Deloitte describes four-step model for customer-led marketing
Consulting group tells attendees at Oracle's marketing cloud event in Sydney that marketing automation technology is a key enabler, but says it won't do the job without the right process and change management investments
Nine out of 10 organisations do not currently have the change management strategy or business processes in place to make their marketing automation and customer experience management ambitions a reality, Deloitte claims.
Speaking at the Oracle Marketing Cloud launch event in Sydney yesterday, the consulting group’s manager for customer technology, Calvin Yeoh (pictured), told attendees that technology is a fundamental enabler for optimising customer experiences and engagement in today’s digitally disrupted world.
But he claimed organisations will fail unless the right amount of investment into people, process and strategy is achieved.
Yeoh said nine out of 10 customers Deloitte works with lack a sufficient change strategy and purpose. Strategy includes setting KPIs, customer segmentation, program roadmaps, customer monitoring, lead scoring and using personas, he said, while change management includes training, audits and reviews, governance, successions planning, an operating model and strong process.
According to Yeoh’s formula for customer marketing success, only 20 per cent of the focus should be on technology, while the remaining 80 per cent should be spent on strategy and change management processes and people.
“We see marketing automation and the marketing technology stack as adding value, and as that central nervous system that allows companies to orchestrate these [customer] experiences at an operational strategic level,” he told attendees.
“But how about the people?

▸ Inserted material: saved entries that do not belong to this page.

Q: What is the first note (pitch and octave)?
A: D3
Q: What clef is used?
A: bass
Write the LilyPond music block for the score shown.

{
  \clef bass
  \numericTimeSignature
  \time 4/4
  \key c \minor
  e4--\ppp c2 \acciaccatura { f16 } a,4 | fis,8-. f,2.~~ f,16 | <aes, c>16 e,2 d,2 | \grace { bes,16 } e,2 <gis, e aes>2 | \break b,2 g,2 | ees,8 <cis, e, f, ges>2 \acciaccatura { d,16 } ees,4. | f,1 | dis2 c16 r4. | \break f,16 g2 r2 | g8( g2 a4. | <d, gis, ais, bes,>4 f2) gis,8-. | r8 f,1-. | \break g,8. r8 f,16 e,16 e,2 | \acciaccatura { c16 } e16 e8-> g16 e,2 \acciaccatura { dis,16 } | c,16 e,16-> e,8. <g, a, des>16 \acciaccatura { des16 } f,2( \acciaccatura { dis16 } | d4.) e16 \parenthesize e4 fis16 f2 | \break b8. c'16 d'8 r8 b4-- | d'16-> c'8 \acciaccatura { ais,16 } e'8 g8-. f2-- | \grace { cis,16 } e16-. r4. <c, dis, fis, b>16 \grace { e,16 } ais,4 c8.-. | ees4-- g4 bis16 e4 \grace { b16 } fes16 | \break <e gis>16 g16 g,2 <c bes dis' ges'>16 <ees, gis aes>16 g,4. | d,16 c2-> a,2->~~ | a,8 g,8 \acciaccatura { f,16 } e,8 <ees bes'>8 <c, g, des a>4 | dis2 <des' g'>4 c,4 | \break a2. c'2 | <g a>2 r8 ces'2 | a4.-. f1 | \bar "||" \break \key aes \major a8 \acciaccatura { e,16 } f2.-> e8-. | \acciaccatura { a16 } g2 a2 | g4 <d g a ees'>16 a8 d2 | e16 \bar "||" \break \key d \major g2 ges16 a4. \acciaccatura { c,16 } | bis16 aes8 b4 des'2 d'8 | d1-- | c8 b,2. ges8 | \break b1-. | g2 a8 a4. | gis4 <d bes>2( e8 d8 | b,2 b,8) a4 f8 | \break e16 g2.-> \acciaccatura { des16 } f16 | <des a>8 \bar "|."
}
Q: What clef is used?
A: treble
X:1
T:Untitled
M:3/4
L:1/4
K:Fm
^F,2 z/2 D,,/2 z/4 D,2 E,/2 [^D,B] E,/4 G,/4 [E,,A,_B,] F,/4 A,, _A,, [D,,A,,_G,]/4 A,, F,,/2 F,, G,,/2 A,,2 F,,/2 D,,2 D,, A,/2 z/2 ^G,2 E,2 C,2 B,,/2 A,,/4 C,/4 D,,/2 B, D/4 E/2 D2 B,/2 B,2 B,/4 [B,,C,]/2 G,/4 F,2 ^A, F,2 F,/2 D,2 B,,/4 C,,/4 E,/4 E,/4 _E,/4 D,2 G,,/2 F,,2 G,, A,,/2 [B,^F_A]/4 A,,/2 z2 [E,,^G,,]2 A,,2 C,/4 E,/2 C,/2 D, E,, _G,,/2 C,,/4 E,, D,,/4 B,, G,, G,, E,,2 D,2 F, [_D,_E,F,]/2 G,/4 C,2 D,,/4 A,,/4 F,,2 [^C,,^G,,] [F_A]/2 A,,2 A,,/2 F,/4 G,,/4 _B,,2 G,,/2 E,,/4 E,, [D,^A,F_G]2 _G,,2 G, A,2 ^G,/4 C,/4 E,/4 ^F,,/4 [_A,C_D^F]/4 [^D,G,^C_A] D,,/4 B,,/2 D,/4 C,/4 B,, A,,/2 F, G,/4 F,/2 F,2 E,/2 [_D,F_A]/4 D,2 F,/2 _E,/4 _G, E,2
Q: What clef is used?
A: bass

How do we take them on that journey? Change is impossible without changing the people in our organisation too.”
Yeoh said he’s seen multiple organisations go through three or more marketing automation technology platform projects but fail to put the right transformation structure in place to make them successful.
“Without changing the strategy, you will just get the same result,” he said.
Deloitte breaks the key risks for marketers into two camps: Internal and external. Internal challenges range from a fragmented strategy to underperforming ROI and sales, low adoption and low morale. External challenges, meanwhile, include poor customer experiences and a weakened brand reputation.
“It’s critical to be as targeted as possible and have people to help you down that [customer] journey,” Yeoh said. Alignment between sales and marketing around a common lead scoring matrix and KPIs is another must in cementing this new customer engagement approach, he said.
"If marketing is to strive for a more strategic role, we must shift from a lead-generation mentality to a lead-through-revenue-management mentality," Yeoh added.
Deloitte has also crafted a four-step horizon model to describe how organisations move towards customer-led and data-driven marketing.
The first horizon is transitioning from a ‘classic sales and marketing’ mentality to lead capturing and nurturing, and introducing key functionalities like segmentation. Yeoh said this also involves setting KPIs and engaging in A/B testing.
Horizon two is about integration of the customer journey, content strategy and program integration, while horizon three is about revenue performance. The fourth and optimal horizon organisations need to reach is agile marketing.
“Marketing is an evolving and growing space from a technology, people and process perspective,” Deloitte’s head of digital marketing, Chris Collacott, concluded. “This is about taking teams from soloist activities and occasional team-based activities, to true multichannel customer experience and start to think about scaling up that kind of orchestration.
“It’s important to realise you’re orchestrating symphonic experience for a person. It comes back to the mind of the customer.”